Michel Baudin‘s comments: As I have great respect for both Dan Markovitz and Katie Anderson, I have to paraphrase Judge Haller from My Cousin Vinny, “That is a lucid, intelligent, well thought-out argument… Overruled.”

The flaw I see in Dan’s argument is that it only addresses employee engagement, which isn’t the only reason to start with local, tactical shop-floor projects with both technical and managerial content. In an organization that is just starting on its journey, the successful initial projects are most commonly setup time reduction or cell conversion of a process segment. Besides engaging employees, they also produce tangible improvements, develop technical and managerial skills, and let leaders emerge.

After a number of these projects, these leaders start making comments like “This is all great stuff but where does it lead us?” This is the sign that they are ready for Hoshin Planning and that it is necessary. If you don’t start Hoshin Planning at this point, you veer towards a “popcorn implementation,” with point kaizens popping out without an overall direction.
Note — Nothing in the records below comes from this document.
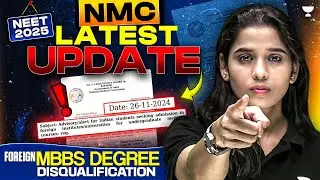 NMC Update on Foreign MBBS Degree Disqualition | NMC Latest Update for NEET 2025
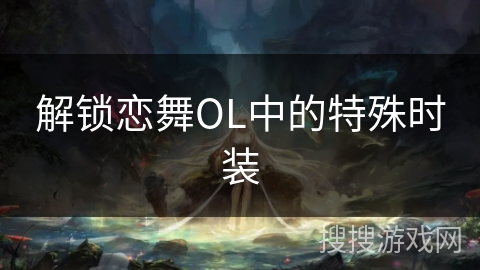 解锁恋舞OL中的特殊时装 解锁恋舞OL中的特殊时装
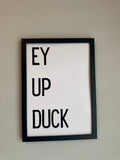 Ey Up Duck - Minimalistic Northern Slang Typography - A4 Print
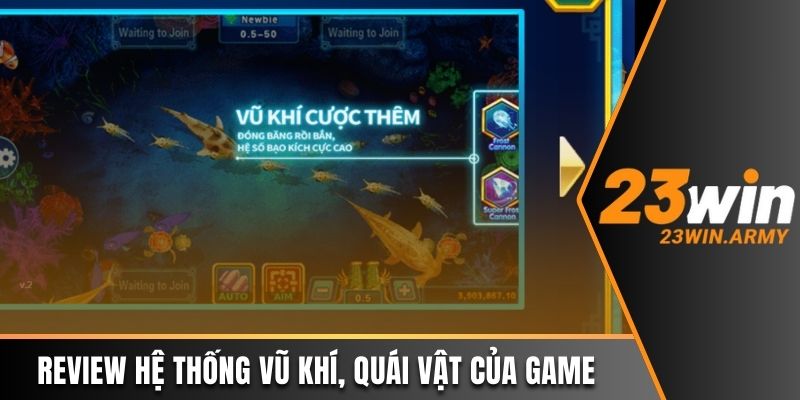Review hệ thống vũ khí, quái vật của game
Skipping the projects and going straight to Hoshin Planning, on the other hand, is tantamount to conducting an orchestra with musicians who can’t play their instruments. Organization members can join the Hoshin Planning process with the best intentions but they have no ownership in the tools, they don’t know where they are applicable, what good they can do, or what it takes to implement them.

I have found the best English-language introduction to it to be Pascal Dennis’s Getting the Right Things Done, which I have translated into French as Déployez Vos Stratégies Lean.